Sangowo merupakan kampung tetangga. Teman-teman seangkatan Maujud sudah lebih dulu tutup usia saat ini.

Maujud Badada. (Tandaseru/Irjan Rahaguna)

Penderitaan nyata dirasakan Maujud dan warga Morotai lain saat tentara Jepang berkuasa dalam Perang Dunia II (1942-1945).

Pemuda-pemuda seperti Maujud kala itu dijadikan pekerja paksa ketika Sekutu menyerang basis pertahanan Jepang di bibir Pasifik.

“Tentara Jepang perintahkan torang bangun benteng. Jika tidak, torang dipotong dengan pedang samurai,” kenangnya.

Maujud dan rekan-rekannya diperintahkan membangun benteng menggunakan batang pohon kelapa. Warga juga dipaksa menggali sumur untuk pertahanan Jepang.

“Tong (kami, red) antar-antar pohon kelapa itu baku bantu. Kalau tara baku bantu dong (mereka, red) bilang potong atau tembak,” ungkap Maujud.

“Dong juga suruh gali lubang sampai 1 meter lebih. Tentara Jepang memang dong kasar, dan saat itu saya pernah pegang senjata dan bom tangan,” sambungnya.
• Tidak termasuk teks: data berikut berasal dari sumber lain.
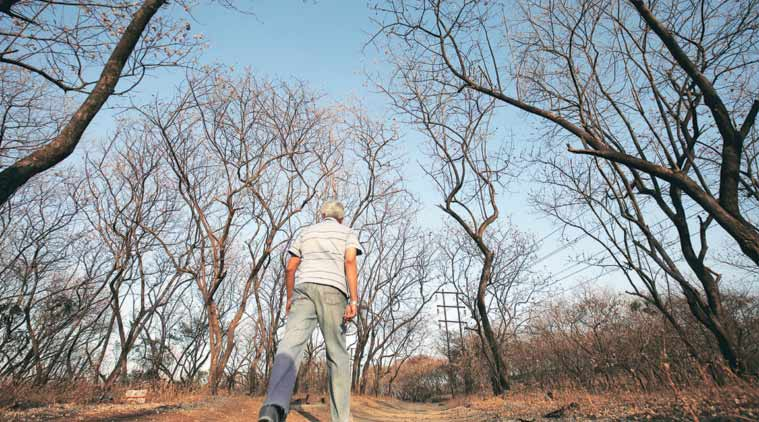 Forest officials allege that of the 15,000 hectares of land, around 11,349 hectares seem to have been given to individual beneficiaries while the rest has fallen prey to huge encroachments.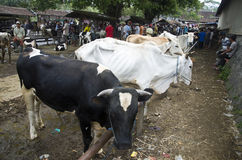 INDONESIA CATTLE MARKET Royalty Free Stock Photo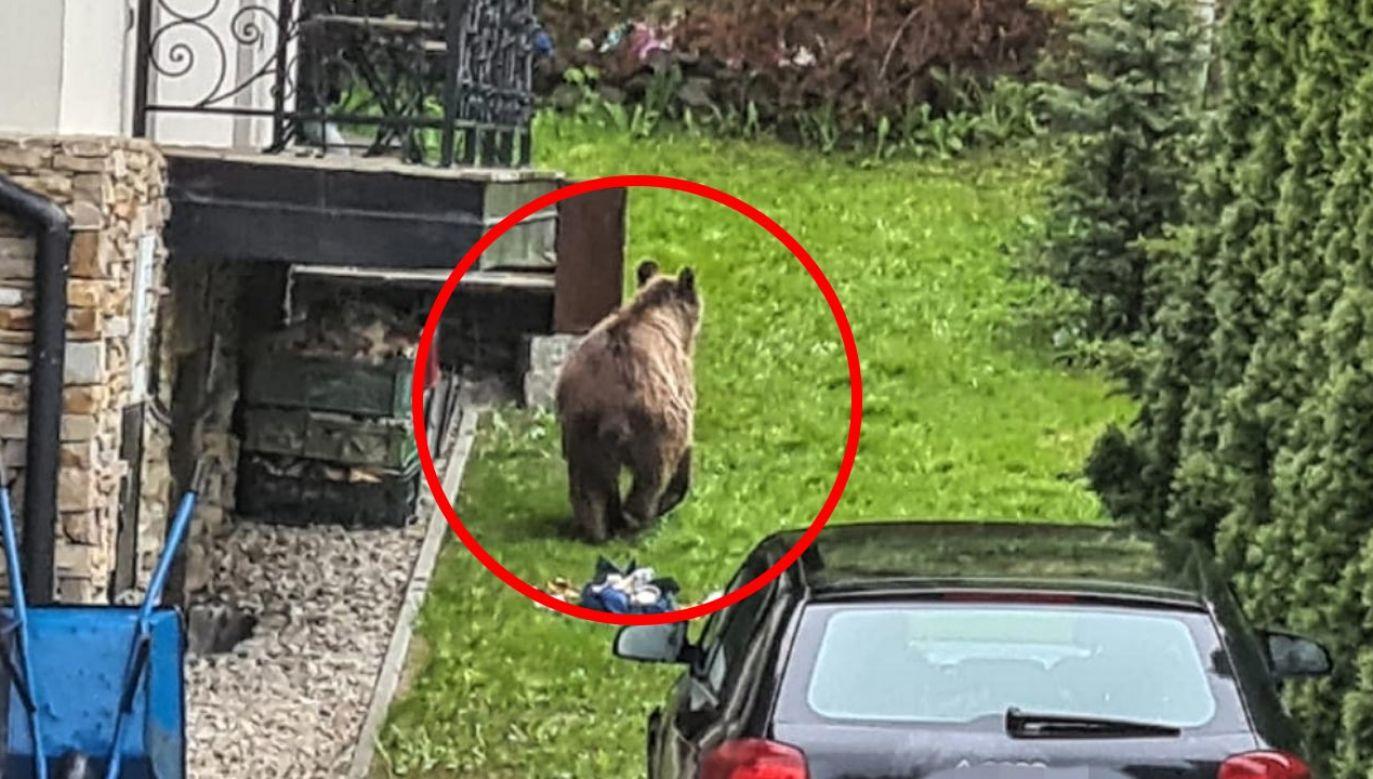 Niedźwiedź na osiedlu Tatary (fot. Policja)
Sumur-sumur yang digali warga belakangan menyelamatkan nyawa mereka. Saat terjadi baku tembak antara tentara Sekutu dan Jepang, warga, termasuk Maujud, menceburkan diri ke dalam sumur.

Torang batum (menyelam, red) di sumur karena Amerika deng pesawat tembak tentara Jepang deng senjata Hawker (Hurricane). Abis itu baru tentara Amerika kase keluar torang dari sumur. Yang lain sembunyi di kebun-kebun,” terangnya.